Director – Ernest Farino, Screenplay – Ethan Reiff & Cyrus Voris, Producers – Oana & Vlad Paunescu, Photography – Viorel Sergovici, Music – Reginald Powell, Main Theme – Richard Band, Visual Effects – AlchemyFX (Supervisor – Wendy Grossberg), Visual Effects Consultant – Chuck Cominsky, Digital Effects – CCS/Freeze Frame/Pixel Magic (Supervisor – Randall William Cook), Zoetrope’s Exoskele’ton – John Deall, Creature Effects – Mark Rappaport, Prism Effects – Ralf Cordero, Special Effects Supervisor – Boyd Lacosse, Makeup Effects – Allen Barlow, Production Design – Vali Calinascu & Colin de Rouin. Production Company – The Kushner-Locke Co/Full Moon Entertainment.

Cast

Corbin Allred (Josh Kirby), Barrie Ingham (Irwin 1138), Jennifer Burns (Azabeth Siege), Matt Winston (Colonel Beauregard T. Damon), Nick DeGruccio (Porcini), Cindy L. Sorenson (Ding Dong), Derek Webster (Dr Zoetrope), Michael Hagiwara (Dr Shitako), Lomax Study (Lord Truffle), Mihaj Niculescu (Puff Ball)


Plot

In their race through time and space to get the components of the Nullifier before the evil Dr Zoetrope, teenager Josh Kirby, the scientist Irwin 1138 and the warrior girl Azabeth Siege have landed on a planet where Azabeth has taken a bite from a poisonous mushroom. They are taken before Lord Truffle, the ruler of the mushroom or Shroom people, who determines that Azabeth’s only hope is to find the Shroom known as Puff Ball. Azabeth is given a magical beetroot that temporarily restores her strength and they set out on a peril-laden quest to the Dream Cavern where Puff Ball has gone missing. Once there they must deal with the intergalactic circus owner Colonel Beauregard T. Damon who wants to capture the Shrooms and turn them into his exhibits.


Journey to the Magic Cavern was the fifth of Full Moon’s Josh Kirby … Time Warrior! films. The previous films – at least the preceding two – attained a likeable sense of juvenile adventure, making a charm of their low budgets.

This effort tries to rely more on a classical adventure story to carry it and as a result the threadbareness of the production values tend to show through. Colonel Damon’s Intergalactic Circus is only represented by a tent interior and several cages, for instance. The arrival at the centre of the Shroom world, which is supposed to come with its own interior sun, is never depicted. The various action set-pieces – with the heroes trapped in quicksand, attack by glowing bees and the encounter with the highly unconvincing robot Muncher – fail through an inability to overcome the tattiness of the effects.

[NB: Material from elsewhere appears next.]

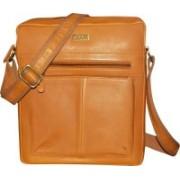Kan Men & Women Formal Tan Genuine Leather Sling Bag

Mostly the film passes likeably enough. The mushroom people with their exaggerated Italian and Japanese accents are a genuinely surreal sight – at one point, one Shroom even breaks into Italian opera. (You can almost guarantee that screenwriters Ethan Reiff and Cyrus Voris have partaken in illicit mind-expanding substances at some point – the term Shroom is common jargon for Magic Mushrooms).

The cod-Von Danikenean scene where the story of how the Furry Ones came to give the universe linear time and create the Nullifier, all interpreted from a few pictures drawn on a wall, is unintentionally amusing. The ending of the film offers a surprise reversal of the villain and the scientist and is an unusual twist on everything the rest of the series has led up to.

The other Josh Kirby … Time Warrior! films are: Josh Kirby … Time Warrior! Planet of the Dino-Knights (1995), Josh Kirby … Time Warrior! The Human Pets (1995), Josh Kirby … Time Warrior! Trapped on Toyworld (1996), Josh Kirby … Time Warrior! Eggs from 70 Million B.C. (1996) and Josh Kirby … Time Warrior! Last Battle for the Universe (1996).